▸ **Request 1**: In the news article about the East Toledo schools, which school will be closed starting in the 2009-10 school year?

▸ **Source document**:
________
Diocese to consolidate East Toledo schools

2/14/2009
BY MEGHAN GILBERT
BLADE STAFF WRITER

To keep Catholic education in eastern Lucas County, the Toledo Catholic Diocese plans to consolidate kindergarten through 12th-grade students onto one campus.

The first step along that journey was announced Friday- to create a middle school and close one of three elementary schools.

A total of 781 students are enrolled in four schools: Sacred Heart and St. Thomas Aquinas schools in East Toledo, St. Jerome School in Walbridge, and Cardinal Stritch High School in Oregon, all of which are in the Kateri Catholic School System, Sally Oberski, spokesman for the diocese, said.

Starting in the 2009-10 school year, a new middle school will be housed in a wing of Cardinal Stritch called Kateri Catholic Academy-Oregon Campus, and Sacred Heart will be closed.

The changes are expected to save $1 million next year.

"As much as we're all bracing for a change and uncomfortable with it at times, we know it's the right thing to do," said the Rev. David Reinhart, Kateri Catholic School System president.

The elementary schools serve kindergarten through eighth-grade students. Starting next year, they will be K-5 schools and those in sixth through eighth grades will go to the new middle school.

The Sacred Heart students will have the option to attend either St. Thomas Aquinas or St. Jerome, Father Reinhart said.

In this transition phase, the diocese wanted to keep the suburban school in Walbridge and close one of the two in East Toledo.

St. Thomas Aquinas had more classrooms for flexibility and recently added windows and had other facility updates, Father Reinhart said.

A parent survey also indicated a preference to keep that school, he said.

All of the lower-grade schools will carry the Kateri Catholic Academy name, but will be known as different campuses.

St. Thomas Aquinas will be the Kateri Catholic Academy - Toledo Campus, and St. Jerome, the Kateri Catholic Academy - Walbridge Campus.

Eventually there will be only one Kateri Catholic Academy serving prekindergarten through eighth-grade students and Cardinal Stritch High School.
________
▸ **Data**:
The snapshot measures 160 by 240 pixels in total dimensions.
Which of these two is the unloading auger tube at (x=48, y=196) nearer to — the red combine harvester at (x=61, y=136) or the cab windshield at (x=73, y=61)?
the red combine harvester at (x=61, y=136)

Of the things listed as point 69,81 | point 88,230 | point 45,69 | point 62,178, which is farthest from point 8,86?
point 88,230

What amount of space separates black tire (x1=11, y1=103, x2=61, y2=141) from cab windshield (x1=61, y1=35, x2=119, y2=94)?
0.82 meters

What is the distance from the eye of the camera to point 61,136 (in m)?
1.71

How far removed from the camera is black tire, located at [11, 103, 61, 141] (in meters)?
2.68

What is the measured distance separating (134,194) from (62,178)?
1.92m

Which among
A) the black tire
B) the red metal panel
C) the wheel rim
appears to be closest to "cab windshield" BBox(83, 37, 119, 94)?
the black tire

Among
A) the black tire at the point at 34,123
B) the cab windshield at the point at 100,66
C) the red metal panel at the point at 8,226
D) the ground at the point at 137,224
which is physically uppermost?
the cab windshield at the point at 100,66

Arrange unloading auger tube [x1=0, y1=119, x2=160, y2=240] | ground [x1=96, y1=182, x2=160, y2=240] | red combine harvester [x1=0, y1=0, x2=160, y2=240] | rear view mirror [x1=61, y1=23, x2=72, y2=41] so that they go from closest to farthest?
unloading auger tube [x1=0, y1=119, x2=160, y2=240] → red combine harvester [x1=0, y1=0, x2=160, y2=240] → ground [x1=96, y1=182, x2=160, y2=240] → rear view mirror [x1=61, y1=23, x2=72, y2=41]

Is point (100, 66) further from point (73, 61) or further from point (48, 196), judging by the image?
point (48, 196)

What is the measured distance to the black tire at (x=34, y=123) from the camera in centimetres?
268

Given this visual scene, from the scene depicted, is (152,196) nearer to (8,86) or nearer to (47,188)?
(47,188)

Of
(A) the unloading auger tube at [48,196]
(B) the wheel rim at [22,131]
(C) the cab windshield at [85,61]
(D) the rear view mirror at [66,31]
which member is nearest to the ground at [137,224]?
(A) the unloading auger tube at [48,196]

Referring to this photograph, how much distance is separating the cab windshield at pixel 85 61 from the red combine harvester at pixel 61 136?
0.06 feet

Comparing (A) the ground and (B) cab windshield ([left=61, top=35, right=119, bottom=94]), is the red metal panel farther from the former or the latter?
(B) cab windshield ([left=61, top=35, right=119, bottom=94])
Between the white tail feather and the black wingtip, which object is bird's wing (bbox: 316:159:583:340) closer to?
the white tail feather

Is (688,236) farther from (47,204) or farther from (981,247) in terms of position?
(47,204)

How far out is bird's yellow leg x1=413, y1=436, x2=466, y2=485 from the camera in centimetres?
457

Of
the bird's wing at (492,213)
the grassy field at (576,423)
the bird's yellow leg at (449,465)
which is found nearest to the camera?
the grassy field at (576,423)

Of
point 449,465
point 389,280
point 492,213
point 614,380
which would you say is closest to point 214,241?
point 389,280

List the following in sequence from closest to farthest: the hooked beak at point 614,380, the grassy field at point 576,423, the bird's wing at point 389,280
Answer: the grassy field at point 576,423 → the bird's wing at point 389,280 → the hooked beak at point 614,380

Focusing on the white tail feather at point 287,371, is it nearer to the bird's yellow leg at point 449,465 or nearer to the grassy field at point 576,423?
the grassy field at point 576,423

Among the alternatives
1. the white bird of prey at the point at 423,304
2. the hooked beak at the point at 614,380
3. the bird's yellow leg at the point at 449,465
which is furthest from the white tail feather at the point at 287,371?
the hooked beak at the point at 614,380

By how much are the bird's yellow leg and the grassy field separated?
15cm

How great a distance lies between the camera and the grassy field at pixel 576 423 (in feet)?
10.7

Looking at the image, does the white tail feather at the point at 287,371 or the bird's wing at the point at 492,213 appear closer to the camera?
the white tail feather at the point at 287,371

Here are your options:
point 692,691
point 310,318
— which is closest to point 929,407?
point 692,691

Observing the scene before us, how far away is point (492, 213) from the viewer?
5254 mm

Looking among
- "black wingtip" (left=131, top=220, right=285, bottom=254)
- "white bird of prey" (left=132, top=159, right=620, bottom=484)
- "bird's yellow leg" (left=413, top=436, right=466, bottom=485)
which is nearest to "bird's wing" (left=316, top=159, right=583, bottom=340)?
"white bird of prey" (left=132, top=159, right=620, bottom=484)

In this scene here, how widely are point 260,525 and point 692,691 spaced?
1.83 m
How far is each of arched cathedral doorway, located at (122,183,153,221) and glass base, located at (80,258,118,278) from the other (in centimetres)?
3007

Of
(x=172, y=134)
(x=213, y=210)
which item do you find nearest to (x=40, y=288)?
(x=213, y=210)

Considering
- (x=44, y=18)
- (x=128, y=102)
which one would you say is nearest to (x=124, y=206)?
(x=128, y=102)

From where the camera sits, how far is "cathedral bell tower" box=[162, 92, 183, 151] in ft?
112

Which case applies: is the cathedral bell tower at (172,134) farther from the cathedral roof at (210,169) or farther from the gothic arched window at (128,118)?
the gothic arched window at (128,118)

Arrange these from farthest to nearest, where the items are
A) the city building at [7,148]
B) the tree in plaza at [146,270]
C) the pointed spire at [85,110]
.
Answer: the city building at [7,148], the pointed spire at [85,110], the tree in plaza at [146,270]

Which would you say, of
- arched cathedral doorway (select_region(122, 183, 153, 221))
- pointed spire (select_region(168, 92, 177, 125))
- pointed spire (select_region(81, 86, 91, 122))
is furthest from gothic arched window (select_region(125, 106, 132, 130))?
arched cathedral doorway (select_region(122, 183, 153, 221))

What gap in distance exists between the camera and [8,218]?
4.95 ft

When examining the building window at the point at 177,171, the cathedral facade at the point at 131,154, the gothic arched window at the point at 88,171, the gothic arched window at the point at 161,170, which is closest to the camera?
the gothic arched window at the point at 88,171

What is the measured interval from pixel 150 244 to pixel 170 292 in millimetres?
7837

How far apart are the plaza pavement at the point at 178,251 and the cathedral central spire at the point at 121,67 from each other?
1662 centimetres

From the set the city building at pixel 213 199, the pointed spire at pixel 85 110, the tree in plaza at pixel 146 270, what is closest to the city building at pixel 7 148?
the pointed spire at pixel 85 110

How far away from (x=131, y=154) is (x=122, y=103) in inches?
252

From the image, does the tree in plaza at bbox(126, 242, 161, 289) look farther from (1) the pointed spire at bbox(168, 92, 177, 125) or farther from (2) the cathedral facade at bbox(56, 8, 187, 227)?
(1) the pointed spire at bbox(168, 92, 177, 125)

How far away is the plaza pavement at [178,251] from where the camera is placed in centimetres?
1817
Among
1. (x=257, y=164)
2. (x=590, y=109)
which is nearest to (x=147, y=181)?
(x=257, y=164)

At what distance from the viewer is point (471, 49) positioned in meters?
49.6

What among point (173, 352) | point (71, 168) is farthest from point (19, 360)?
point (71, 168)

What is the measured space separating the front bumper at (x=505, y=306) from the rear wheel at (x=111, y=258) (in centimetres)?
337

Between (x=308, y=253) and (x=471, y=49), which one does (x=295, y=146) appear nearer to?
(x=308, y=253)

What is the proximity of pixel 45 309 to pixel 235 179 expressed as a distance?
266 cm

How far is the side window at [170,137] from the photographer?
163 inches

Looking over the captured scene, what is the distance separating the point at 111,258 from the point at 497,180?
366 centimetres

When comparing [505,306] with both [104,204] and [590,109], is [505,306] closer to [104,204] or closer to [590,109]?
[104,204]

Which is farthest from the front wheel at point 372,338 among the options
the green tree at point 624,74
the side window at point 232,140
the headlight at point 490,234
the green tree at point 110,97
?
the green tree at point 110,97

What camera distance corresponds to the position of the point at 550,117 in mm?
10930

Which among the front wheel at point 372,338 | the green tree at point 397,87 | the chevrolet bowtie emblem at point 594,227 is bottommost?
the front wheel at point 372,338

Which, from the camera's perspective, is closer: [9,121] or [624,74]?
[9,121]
________
▸ **Request 2**: Arrange the listing as a numbered list, from its first line down to the line containing "0.82 meters", with both of those lines included and blank lines left out.

▸ **Correct answer 1**: Sacred Heart School will be closed.

▸ **Correct answer 2**:
1. The snapshot measures 160 by 240 pixels in total dimensions.
2. Which of these two is the unloading auger tube at (x=48, y=196) nearer to — the red combine harvester at (x=61, y=136) or the cab windshield at (x=73, y=61)?
3. the red combine harvester at (x=61, y=136)
4. Of the things listed as point 69,81 | point 88,230 | point 45,69 | point 62,178, which is farthest from point 8,86?
5. point 88,230
6. What amount of space separates black tire (x1=11, y1=103, x2=61, y2=141) from cab windshield (x1=61, y1=35, x2=119, y2=94)?
7. 0.82 meters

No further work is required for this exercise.